Now what is happening here? We again create a Nepomuk resource for the local file which has been downloaded. Then we create the download resource, set some nice properties and then relate the file to the download. This combined with a little formatting rule for downloads gives us the following display in Dolphin:

Nice, isn't it? Well, this is the actual source URL. My plan is (and the ontology has a property for that) to also store the referrer web page which is more interesting in most cases. But I did not manage to make that work yet (tried to hand that information down through the KIO::Job metadata).
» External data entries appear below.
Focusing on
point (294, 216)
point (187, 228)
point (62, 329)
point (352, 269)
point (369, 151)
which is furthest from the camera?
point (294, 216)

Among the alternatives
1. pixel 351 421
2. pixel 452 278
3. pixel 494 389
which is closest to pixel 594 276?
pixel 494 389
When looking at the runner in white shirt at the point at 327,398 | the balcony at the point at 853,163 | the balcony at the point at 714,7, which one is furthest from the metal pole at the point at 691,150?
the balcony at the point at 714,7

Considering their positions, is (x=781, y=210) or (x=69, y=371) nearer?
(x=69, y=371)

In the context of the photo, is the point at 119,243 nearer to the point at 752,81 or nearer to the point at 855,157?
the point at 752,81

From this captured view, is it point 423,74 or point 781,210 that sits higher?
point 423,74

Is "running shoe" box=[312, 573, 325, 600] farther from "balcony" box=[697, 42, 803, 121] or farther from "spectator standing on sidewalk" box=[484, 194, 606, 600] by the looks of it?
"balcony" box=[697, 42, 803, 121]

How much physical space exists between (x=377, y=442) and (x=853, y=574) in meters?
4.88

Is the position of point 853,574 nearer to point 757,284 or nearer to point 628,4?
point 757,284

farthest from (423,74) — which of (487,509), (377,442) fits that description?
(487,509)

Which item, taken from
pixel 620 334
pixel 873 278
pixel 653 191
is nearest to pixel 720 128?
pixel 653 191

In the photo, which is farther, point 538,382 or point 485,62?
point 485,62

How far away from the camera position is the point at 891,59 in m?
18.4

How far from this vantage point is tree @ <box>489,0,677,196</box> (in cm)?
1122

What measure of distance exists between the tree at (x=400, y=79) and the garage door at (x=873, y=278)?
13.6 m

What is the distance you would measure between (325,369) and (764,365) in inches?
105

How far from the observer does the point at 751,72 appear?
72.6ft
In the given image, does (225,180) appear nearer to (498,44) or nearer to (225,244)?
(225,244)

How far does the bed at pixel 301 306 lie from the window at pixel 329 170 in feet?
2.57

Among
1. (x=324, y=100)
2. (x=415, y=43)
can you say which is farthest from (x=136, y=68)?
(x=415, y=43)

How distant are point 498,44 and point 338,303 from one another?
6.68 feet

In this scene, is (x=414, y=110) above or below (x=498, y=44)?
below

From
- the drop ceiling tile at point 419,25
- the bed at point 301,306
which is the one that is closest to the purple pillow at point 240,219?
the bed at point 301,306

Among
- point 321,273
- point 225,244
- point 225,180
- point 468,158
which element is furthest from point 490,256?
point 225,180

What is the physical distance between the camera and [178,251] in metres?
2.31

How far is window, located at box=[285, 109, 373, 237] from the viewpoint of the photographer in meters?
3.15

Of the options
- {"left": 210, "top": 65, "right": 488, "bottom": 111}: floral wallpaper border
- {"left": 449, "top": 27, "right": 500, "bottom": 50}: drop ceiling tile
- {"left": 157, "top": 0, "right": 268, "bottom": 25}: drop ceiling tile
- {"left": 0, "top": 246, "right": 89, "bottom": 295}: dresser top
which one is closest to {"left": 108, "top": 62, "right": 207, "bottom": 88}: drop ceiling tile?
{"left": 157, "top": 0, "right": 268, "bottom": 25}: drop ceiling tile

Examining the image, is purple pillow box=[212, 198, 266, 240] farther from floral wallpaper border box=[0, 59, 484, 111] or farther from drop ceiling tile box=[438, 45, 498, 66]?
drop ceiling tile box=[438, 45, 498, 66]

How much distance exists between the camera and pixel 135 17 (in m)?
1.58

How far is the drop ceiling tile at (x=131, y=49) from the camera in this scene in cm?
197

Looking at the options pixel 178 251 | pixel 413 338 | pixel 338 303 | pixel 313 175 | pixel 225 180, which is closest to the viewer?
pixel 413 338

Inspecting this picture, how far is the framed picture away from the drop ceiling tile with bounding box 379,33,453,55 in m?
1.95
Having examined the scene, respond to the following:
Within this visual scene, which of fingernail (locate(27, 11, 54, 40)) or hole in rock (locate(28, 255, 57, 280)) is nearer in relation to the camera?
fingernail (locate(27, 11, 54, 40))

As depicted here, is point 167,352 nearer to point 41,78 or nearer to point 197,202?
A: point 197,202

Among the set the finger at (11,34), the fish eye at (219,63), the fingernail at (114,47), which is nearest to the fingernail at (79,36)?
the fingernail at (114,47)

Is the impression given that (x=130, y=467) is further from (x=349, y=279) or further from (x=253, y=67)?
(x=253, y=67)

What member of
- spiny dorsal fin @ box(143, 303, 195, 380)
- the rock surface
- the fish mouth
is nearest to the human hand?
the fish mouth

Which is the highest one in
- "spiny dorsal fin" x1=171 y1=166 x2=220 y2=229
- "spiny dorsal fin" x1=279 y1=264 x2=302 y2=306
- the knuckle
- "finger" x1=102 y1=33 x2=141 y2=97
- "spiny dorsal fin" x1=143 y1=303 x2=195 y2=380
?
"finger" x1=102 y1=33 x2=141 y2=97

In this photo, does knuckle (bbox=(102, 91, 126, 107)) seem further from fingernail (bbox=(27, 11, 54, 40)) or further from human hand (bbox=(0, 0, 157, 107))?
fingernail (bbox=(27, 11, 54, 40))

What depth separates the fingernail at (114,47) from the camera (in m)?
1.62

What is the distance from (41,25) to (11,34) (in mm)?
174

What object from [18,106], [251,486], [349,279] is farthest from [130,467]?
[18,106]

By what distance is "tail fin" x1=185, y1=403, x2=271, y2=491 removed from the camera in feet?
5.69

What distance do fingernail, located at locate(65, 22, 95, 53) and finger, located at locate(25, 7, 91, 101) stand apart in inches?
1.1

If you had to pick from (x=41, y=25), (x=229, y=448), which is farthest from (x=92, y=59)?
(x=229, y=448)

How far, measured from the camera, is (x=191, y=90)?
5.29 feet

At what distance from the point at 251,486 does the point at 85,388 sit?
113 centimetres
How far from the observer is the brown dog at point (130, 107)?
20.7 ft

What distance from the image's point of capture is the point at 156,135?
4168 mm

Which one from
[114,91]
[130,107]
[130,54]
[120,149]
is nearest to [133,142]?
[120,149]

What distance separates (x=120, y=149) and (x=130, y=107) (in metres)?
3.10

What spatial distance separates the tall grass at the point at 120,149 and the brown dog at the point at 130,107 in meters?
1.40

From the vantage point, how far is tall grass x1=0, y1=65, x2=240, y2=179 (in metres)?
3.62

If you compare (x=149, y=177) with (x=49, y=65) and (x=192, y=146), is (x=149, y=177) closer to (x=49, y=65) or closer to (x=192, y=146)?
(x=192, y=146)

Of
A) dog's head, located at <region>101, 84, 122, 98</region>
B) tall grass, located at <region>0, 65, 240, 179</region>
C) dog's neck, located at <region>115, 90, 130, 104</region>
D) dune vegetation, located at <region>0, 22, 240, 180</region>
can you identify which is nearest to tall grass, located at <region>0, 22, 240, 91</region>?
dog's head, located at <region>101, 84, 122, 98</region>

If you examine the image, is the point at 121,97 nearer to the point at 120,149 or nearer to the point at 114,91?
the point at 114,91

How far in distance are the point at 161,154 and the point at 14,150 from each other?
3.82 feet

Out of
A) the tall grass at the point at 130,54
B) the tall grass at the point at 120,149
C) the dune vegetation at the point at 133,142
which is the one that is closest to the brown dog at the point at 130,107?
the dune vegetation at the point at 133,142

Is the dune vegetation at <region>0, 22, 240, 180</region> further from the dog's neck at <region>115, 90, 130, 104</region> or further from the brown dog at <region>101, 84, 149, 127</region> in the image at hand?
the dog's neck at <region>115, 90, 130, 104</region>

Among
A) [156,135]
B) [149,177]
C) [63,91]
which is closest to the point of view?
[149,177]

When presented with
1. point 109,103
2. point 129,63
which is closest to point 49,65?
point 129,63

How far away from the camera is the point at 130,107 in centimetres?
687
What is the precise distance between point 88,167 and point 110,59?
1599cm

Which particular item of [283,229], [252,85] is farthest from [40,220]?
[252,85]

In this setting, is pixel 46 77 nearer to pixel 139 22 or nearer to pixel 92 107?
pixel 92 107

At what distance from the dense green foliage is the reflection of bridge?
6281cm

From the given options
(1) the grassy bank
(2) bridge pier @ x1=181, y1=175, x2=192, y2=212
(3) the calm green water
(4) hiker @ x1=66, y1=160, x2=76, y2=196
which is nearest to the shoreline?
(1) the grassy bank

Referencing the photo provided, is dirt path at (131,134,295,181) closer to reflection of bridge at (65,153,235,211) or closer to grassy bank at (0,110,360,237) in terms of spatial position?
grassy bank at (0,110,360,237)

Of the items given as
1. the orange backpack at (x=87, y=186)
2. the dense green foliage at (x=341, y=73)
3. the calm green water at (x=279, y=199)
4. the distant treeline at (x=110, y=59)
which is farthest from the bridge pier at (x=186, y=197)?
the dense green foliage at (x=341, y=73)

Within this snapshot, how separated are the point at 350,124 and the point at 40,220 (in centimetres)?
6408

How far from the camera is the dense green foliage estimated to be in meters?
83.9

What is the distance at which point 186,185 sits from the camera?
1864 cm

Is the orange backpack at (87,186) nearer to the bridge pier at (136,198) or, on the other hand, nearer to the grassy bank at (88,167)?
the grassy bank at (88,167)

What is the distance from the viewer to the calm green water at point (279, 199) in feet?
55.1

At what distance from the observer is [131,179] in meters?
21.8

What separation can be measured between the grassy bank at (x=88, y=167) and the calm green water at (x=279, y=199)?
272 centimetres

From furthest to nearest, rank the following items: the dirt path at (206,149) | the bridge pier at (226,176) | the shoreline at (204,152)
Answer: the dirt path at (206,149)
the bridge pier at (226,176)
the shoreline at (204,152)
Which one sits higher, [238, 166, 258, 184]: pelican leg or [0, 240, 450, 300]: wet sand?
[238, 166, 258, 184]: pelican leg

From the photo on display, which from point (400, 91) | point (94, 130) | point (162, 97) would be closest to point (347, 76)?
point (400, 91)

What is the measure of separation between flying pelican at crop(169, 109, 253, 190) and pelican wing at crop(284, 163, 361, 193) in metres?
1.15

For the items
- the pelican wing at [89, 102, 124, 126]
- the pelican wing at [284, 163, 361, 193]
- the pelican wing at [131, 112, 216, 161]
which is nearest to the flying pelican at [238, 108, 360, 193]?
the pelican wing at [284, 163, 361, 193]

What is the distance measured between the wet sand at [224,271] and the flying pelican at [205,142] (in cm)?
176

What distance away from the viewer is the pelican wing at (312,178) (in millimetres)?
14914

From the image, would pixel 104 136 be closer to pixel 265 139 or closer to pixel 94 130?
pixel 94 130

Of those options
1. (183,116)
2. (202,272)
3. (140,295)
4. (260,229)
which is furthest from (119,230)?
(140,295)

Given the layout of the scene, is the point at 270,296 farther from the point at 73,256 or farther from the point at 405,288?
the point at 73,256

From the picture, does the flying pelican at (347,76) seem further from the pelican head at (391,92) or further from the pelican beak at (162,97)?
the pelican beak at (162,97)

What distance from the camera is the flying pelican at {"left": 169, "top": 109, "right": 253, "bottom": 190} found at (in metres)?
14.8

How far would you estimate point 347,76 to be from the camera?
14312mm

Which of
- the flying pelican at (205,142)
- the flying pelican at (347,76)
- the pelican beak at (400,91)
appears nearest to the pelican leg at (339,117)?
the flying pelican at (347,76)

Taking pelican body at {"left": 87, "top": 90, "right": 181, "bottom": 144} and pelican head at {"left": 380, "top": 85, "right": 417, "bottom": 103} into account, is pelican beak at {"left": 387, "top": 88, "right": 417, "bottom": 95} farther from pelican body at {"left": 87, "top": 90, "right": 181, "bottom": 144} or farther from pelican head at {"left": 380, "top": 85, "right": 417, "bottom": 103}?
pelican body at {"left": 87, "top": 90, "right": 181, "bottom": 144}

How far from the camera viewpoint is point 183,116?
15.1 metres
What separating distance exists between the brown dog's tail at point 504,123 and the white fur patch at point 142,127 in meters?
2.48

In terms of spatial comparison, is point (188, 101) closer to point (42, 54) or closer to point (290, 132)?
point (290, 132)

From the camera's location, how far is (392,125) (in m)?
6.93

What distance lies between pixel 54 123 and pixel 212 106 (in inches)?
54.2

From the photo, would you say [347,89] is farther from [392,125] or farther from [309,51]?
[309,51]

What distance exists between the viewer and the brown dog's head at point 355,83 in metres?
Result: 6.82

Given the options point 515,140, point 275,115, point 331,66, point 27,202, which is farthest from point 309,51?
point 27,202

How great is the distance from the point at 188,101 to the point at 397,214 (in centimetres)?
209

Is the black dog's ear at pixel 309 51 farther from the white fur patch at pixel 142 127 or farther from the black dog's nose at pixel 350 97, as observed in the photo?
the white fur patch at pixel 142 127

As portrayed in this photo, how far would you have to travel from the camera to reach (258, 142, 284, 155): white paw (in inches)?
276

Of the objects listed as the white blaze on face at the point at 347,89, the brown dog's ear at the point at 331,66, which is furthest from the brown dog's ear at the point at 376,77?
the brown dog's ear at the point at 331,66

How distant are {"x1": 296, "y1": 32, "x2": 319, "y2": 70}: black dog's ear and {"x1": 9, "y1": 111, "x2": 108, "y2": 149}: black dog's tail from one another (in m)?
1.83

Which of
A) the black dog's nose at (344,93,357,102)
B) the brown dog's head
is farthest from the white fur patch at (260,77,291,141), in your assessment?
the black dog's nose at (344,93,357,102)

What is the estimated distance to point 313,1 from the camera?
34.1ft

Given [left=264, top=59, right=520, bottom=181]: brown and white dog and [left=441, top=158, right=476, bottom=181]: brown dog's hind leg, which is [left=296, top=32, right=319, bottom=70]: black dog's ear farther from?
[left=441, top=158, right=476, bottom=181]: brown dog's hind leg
And the exact same thing can be done for Kopete. Only in this case we create an IMDownload and relate it to a person via their IM account instead of a source URL. The following code does work but also creates a new IMAccount resource for each download. The goal has to be to reuse the account resources that already exist (again a reason to push the Akonadi/Nepomuk integration):

First we create the IMAccount resource:

Contact* contact = d->info.contact(); Nepomuk::Resource imAccount( contact->nickName(), Nepomuk::Vocabulary::NCO::IMAccount() ); imAccount.setProperty( Nepomuk::Vocabulary::NCO::imNickname(), Nepomuk::Variant( contact->nickName() ) ); Nepomuk::Resource imContact( QUrl(), Nepomuk::Vocabulary::NCO::PersonContact() ); imContact.setProperty( Nepomuk::Vocabulary::NCO::hasIMAccount(), imAccount ); imContact.setProperty( Nepomuk::Vocabulary::NCO::fullname(), Nepomuk::Variant( contact->formattedName() ) );

After that we create the actual download resource which looks quite similar to the example from KIO:

Nepomuk::Resource downloadRes( QUrl(), Nepomuk::Vocabulary::NDO::IMDownload() ); downloadRes.setProperty( Nepomuk::Vocabulary::NDO::startTime(), Nepomuk::Variant(startTime) ); downloadRes.setProperty( Nepomuk::Vocabulary::NDO::endTime(), Nepomuk::Variant(QDateTime::currentDateTime()) ); downloadRes.setProperty( Nepomuk::Vocabulary::NDO::sendingContact(), imContact ); Nepomuk::Resource fileRes( destinationUrl, Soprano::Vocabulary::Xesam::File() ); fileRes.setProperty( Nepomuk::Vocabulary::NDO::download(), downloadRes );

And this is what the result looks like, again combined with a formatting rule:

Ok, that's it for today. I hope this will become stable soon so we can have some nice additional meta-data in 4.3. Also: I could use some help with this. Not only with integrating into KIO or Kopete or KTorrent but also with the ontology design and the formatting. Both are still rather experimental.

A little sidenote: I am still a bit disappointed that the blog system here changed. No more C++ code highlighting, no more fancy image handling with automatic thumbnails... or maybe it still works somehow but there is no documentation? I was not able to get an answer so far. So I am using html img tags to include my images which is no fun.